Ryan Darr ’19 Ph.D. is joining our faculty as Assistant Professor of Religion, Ethics, and Environment. In 2023-24, Dr. Darr was a Postdoctoral Associate in Religion, Ecology, and Expressive Culture at the ISM. From 2019 to 2022, he was a Postdoctoral Research Associate in Philosophy and Religion at the Princeton University Center for Human Values. Among other subjects, he concentrates his research on environmental ethics, multi-species justice, structural injustice, ethical theory, and the history of religious and philosophical ethics. His current book project draws from theology, philosophy, and literature to think ethically about the current extinction crisis, defending an ethical approach to extinction centered on environmental and multi-species justice. He is also developing an ongoing research project on the relationship between individual agency and responsibility and structural justice and injustice, with a particular focus on environmental and climate issues. Professor Darr’s first book, The Best Effect: Theology and the Origins of Consequentialism, was published by University of Chicago Press in 2023.

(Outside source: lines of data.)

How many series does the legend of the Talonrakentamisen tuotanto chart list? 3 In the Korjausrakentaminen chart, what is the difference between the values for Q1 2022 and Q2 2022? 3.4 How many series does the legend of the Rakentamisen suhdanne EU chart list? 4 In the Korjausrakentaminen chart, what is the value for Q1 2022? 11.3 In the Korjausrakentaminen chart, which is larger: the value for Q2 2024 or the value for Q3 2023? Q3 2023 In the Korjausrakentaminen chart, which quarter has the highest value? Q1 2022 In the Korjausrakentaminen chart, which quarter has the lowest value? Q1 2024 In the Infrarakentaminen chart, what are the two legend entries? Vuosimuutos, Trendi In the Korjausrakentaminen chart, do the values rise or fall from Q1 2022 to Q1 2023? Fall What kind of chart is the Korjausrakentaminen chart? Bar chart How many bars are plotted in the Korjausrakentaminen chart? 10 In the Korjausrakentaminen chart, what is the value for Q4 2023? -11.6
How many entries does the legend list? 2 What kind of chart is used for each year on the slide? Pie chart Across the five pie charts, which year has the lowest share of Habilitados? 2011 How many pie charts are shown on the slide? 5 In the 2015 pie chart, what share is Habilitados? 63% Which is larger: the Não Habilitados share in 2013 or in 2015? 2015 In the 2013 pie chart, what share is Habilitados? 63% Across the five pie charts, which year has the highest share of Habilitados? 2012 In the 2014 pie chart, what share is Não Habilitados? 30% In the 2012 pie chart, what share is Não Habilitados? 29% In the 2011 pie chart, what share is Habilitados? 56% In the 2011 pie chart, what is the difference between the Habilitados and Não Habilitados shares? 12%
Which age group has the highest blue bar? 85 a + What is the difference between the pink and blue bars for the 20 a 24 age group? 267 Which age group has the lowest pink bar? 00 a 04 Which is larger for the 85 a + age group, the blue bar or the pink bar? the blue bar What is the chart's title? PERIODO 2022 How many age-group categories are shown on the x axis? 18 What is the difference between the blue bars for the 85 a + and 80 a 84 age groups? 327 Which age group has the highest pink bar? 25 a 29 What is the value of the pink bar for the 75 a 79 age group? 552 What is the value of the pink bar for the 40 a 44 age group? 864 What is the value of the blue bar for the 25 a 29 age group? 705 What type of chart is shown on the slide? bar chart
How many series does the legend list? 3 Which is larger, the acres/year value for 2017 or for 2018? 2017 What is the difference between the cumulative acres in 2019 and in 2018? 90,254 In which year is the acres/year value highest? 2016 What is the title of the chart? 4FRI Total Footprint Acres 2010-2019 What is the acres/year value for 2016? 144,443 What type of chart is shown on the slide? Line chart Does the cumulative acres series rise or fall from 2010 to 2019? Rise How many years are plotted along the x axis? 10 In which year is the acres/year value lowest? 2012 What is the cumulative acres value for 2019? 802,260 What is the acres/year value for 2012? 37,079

Ra’anan Boustan, a Judaism scholar from Princeton University, will be with us in 2024-25 as a Presidential Visiting Fellow. Dr. Boustan has been a Research Scholar in the Program in Judaic Studies at Princeton since 2017. Before that, he was Associate Professor in the Department of History at UCLA. His work explores the dynamic intersections between Judaism and other Mediterranean religious traditions in late antiquity, with a special focus on the impact of Christianization on Jewish culture and society. In addition to publishing numerous articles and edited volumes, Boustan is the author of From Martyr to Mystic (2005) and co-author of The Elephant Mosaic Panel in the Synagogue at Huqoq (2017). He currently serves as the Editor-in-Chief of two international journals, Jewish Studies Quarterly and Studies in Late Antiquity. Dr. Boustan is the site historian for the Huqoq Excavation Project and collaborates with Dr. Karen Britt on the publication of the mosaic floor in the site’s late fourth-century synagogue.
Please join me in welcoming these new colleagues to the YDS faculty.